Displasia de Cadera
 
La displasia de cadera es una alteración frecuente en la articulación de la cadera de los perros, definida de modo sencillo es una subluxación (laxitud, inestabilidad) de la cabeza del fémur en relación con el acetábulo. Su principal desarrollo tiene lugar dentro de los primeros seis meses de vida.
 
    Es una afección hereditaria y no congénita: el perro nace con las caderas totalmente normales y bajo factores ambientales, alimentarios, exceso de ejercicio etc., unidos a un importante componente genético, se produce un desequilibrio biomecánico entre la masa muscular y el desarrollo esquelético. Esto permite que una articulación principal como la cadera, que depende de la potencia muscular para su estabilidad, se separe y desencadene una serie de acontecimientos que finalizan en displasia de cadera y afección degenerativa de la articulación. Se mide por grados dependiendo de su gravedad: A y B se consideran perros libres de displasia, C displasia leve, D displasia moderada y E displasia grave.

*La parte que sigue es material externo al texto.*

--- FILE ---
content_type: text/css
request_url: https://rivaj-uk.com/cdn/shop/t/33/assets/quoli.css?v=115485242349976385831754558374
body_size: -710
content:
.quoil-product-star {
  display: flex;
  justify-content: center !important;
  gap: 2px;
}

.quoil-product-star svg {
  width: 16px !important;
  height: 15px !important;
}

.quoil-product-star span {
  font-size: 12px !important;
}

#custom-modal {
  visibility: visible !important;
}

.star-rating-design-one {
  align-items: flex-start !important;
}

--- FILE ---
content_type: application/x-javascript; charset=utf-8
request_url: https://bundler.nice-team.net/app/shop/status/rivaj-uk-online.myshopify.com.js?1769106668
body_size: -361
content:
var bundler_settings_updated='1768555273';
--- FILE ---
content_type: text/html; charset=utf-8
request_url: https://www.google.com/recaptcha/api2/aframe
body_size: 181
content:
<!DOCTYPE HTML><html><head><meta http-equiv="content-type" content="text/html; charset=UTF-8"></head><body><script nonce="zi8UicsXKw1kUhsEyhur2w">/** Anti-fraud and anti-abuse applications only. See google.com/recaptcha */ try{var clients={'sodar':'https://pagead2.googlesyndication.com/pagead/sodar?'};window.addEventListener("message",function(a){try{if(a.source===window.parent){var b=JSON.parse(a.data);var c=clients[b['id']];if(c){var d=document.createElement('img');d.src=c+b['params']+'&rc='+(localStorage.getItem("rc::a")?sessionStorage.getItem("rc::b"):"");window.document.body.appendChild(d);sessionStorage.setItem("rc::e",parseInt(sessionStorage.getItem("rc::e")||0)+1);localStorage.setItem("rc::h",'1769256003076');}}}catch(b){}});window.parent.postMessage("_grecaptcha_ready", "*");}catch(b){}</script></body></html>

Aunque se entienden ciertos aspectos de esta dolorosa enfermedad degenerativa, (o por lo menos se está de acuerdo en la teoría), todavía debe aprenderse mucho sobre ella para ayudar a los perros afectados y prevenir la incidencia creciente de la enfermedad. Cuando un perro tiene la displasia de cadera, las articulaciones de desarrollan anormalmente. La cabeza del fémur o hueso de del muslo, no encaja apropiadamente en el acetábulo o cavidad de la cadera. Éstas articulaciones "bola y cavidad" se tornan deformadas e inestables, causando inflamación y debilidad. Dependiendo de la severidad del problema, esto puede llevar a dolorosas y a veces artritis con cojera.
cadera no displásica        

 

Síntomas: pueden ser muy variables, oscilando entre la ausencia de síntomas aparentes a una cojera pronunciada e incapacidad. Pueden aparecer uno o más de los siguientes signos clínicos:

-         Cojera, que puede ser más aparente tras el ejercicio prolongado.

-         Marcha de pato o balanceo.

-         Rigidez matutina.

-         Dificultad al levantarse.

-         Negativa a moverse.

-         Cambio de temperamento.

-         Cojera de arrastre de la extremidad.

-         Dolor a la manipulación en abducción del fémur.

   
   

Diagnóstico: Muchas personas creen que el simple hecho de ver a un perro que cojea o que camina mal es debido a que tiene displasia de cadera. Sin embargo, esto no es para nada cierto. Muchos perros pueden cojear o caminar terriblemente y no tener displasia, y otros pueden caminar perfectamente y presentar una displasia avanzada. El diagnóstico final e irrefutable se obtendrá por radiografía de la zona, pudiendo observar desde subluxación de la cabeza del fémur hasta enfermedad degenerativa grave. Se evalúan varios signos radiográficos para poder establecer el tipo y grado de displasia de cadera.

Tratamiento: varía en función del grado de displasia y de la edad del animal. El tratamiento puede ser médico, quirúrgico o una combinación de ambos. Aunque no exista “cura” para la displasia de cadera, un manejo y tratamiento adecuados pueden ayudar a que el paciente mejore su calidad de vida.

cadera con displasia grave            

Prevención: la mejor prevención es la cría selectiva - no usar reproductores con displasia - si se emplean con fines reproductivos parientes de animales afectados de displasia coxofemoral, se están empleando deliberadamente portadores de genes defectuosos. Pero no nos olvidemos del factor medioambiental: controlar y vigilar la crianza de los cachorros, no someter al cachorro a un ejercicio intenso y adecuar la alimentación para proporcionar un crecimiento equilibrado y evitar el exceso de peso. Cachorros bien alimentados, firmes, sin nada de grasa de más, nunca gordos.